We aimed to develop a whole-genome sequencing (WGS)-based copy number variant (CNV) calling algorithm with the potential of replacing chromosomal microarray assay (CMA) for clinical diagnosis. JAX-CNV is thus developed for CNV detection from WGS data. The performance of this CNV calling algorithm was evaluated in a blinded manner on 31 samples and compared to the 112 CNVs reported by clinically validated CMAs for these 31 samples. The result showed that JAX-CNV recalled 100% of these CNVs. Besides, JAX-CNV identified an average of 30 CNVs per individual, respresenting an approximately seven-fold increase compared to calls of clinically validated CMAs. Experimental validation of 24 randomly selected CNVs showed one false positive, i.e., a false discovery rate (FDR) of 4.17%. A robustness test on lower-coverage data revealed a 100% sensitivity for CNVs larger than 300 kb (the current threshold for College of American Pathologists) down to 10× coverage. For CNVs larger than 50 kb, sensitivities were 100% for coverages deeper than 20×, 97% for 15×, and 95% for 10×. We developed a WGS-based CNV pipeline, including this newly developed CNV caller JAX-CNV, and found it capable of detecting CMA-reported CNVs at a sensitivity of 100% with about a FDR of 4%. We propose that JAX-CNV could be further examined in a multi-institutional study to justify the transition of first-tier genetic testing from CMAs to WGS. JAX-CNV is available at https://github.com/TheJacksonLaboratory/JAX-CNV.
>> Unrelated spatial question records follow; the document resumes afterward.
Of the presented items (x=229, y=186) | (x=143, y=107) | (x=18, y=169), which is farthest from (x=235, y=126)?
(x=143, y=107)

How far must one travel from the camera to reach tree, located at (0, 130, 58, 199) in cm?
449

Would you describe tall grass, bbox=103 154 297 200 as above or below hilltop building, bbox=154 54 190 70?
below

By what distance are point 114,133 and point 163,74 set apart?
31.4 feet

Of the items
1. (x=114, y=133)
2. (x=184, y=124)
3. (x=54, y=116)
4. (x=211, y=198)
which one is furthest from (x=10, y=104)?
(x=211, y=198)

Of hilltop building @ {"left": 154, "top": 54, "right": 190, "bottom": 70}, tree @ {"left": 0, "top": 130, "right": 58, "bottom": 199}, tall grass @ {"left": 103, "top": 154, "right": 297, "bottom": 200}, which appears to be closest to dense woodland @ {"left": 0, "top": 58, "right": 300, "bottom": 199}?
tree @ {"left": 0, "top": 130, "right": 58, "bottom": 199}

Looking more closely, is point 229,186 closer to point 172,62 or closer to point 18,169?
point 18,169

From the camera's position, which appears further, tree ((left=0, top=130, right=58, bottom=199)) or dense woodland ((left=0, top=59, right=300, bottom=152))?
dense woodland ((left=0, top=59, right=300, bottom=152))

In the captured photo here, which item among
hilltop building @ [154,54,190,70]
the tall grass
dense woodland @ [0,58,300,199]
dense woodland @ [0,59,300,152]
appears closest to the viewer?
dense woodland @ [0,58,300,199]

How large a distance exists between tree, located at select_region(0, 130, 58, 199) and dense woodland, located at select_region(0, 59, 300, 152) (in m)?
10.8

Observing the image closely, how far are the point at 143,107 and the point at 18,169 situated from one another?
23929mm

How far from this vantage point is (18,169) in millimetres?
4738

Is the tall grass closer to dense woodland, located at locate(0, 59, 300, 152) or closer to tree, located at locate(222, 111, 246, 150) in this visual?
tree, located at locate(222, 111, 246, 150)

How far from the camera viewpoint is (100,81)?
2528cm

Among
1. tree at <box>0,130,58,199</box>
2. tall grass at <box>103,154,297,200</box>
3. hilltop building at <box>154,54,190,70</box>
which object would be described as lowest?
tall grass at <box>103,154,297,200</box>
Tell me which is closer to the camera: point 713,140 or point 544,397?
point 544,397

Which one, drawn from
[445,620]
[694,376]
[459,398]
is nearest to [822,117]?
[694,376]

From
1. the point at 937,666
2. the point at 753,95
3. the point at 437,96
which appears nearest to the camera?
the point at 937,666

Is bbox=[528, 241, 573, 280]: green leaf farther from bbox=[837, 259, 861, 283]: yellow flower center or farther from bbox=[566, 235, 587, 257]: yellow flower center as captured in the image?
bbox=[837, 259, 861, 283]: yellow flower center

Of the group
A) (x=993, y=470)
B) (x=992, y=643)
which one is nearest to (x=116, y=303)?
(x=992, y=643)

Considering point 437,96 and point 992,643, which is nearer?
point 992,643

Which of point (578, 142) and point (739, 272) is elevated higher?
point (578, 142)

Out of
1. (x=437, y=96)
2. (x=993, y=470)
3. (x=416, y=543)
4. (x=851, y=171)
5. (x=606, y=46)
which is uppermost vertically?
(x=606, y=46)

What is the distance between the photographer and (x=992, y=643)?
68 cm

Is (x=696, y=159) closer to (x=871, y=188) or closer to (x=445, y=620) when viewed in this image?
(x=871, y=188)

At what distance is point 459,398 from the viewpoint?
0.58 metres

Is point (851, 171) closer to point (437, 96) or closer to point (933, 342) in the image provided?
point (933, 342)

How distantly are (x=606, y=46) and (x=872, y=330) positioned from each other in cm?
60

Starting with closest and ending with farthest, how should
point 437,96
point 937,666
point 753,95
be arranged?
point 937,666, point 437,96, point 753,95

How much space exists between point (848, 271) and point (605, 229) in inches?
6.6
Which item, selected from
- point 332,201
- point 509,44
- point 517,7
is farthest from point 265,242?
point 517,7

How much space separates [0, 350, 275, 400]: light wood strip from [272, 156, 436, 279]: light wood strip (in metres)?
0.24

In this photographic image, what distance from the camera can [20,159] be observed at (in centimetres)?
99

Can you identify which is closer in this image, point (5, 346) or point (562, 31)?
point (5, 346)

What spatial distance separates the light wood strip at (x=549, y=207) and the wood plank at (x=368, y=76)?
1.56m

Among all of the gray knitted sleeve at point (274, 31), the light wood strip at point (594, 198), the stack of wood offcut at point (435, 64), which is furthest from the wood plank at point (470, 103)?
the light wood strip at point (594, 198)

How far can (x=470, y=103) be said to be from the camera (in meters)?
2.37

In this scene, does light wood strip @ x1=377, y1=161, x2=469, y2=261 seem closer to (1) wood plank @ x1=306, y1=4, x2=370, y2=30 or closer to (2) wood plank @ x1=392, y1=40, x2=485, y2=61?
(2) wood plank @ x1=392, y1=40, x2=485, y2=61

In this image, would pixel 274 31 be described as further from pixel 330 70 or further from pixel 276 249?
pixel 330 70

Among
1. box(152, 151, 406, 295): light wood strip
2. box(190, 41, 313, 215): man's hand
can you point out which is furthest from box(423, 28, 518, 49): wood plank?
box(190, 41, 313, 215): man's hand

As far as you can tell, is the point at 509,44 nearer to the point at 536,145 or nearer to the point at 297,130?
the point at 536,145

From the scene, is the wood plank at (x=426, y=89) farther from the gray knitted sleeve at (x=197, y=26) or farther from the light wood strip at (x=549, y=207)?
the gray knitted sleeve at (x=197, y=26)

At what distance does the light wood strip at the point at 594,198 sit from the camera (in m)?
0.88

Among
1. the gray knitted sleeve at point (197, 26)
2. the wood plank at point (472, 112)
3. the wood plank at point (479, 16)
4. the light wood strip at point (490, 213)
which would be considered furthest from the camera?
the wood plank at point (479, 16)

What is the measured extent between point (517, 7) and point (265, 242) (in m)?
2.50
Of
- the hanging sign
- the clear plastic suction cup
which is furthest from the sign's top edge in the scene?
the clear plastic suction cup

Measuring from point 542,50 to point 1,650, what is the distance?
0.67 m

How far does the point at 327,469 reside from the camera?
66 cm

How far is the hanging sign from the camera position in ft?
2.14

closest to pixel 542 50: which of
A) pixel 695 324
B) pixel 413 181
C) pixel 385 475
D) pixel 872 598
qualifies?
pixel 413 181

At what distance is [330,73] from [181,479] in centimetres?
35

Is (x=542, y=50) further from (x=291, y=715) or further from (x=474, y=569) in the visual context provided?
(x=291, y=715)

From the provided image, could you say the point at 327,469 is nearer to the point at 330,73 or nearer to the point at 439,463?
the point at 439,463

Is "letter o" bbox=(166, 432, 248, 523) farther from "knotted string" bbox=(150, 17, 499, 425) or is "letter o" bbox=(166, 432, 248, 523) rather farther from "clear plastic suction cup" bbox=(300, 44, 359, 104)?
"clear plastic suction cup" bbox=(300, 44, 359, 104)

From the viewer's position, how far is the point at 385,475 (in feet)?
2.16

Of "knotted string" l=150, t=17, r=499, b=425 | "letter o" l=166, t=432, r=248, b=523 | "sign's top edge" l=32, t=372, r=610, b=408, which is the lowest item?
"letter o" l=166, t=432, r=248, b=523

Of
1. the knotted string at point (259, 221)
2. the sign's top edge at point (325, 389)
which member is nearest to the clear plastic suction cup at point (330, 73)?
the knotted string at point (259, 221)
我们旨在开发一种基于全基因组测序(WGS)的拷贝数变异(CNV)调用算法,该算法有可能取代染色体微阵列检测(CMA)用于临床诊断。JAX-CNV因此被开发用于从WGS数据中检测CNV。该CNV调用算法的性能在31个样本上进行盲法评估,并与临床验证的cma对这31个样本报告的112个CNV进行比较。结果表明,JAX-CNV 100%召回了这些cnv。此外,JAX-CNV平均鉴定出每个个体30个cnv,与临床验证的cma相比,增加了约7倍。对随机选取的24个CNVs进行实验验证,结果显示1个假阳性,即错误发现率(FDR)为4.17%。对低覆盖率数据的稳健性测试显示,对于CNVs大于300 kb(目前美国病理学家学会的阈值)的100%敏感性降低到10倍覆盖率。对于大于50 kb的CNVs,覆盖度大于20×的灵敏度为100%,大于15×的灵敏度为97%,大于10×的灵敏度为95%。我们开发了一个基于wgs的CNV管道,包括这个新开发的CNV调用者JAX-CNV,并发现它能够以100%的灵敏度检测cma报告的CNV, FDR约为4%。我们建议JAX-CNV可以在一个多机构的研究中进一步研究,以证明从CMAs到WGS的一级基因检测的转变。JAX-CNV可从https://github.com/TheJacksonLaboratory/JAX-CNV获得。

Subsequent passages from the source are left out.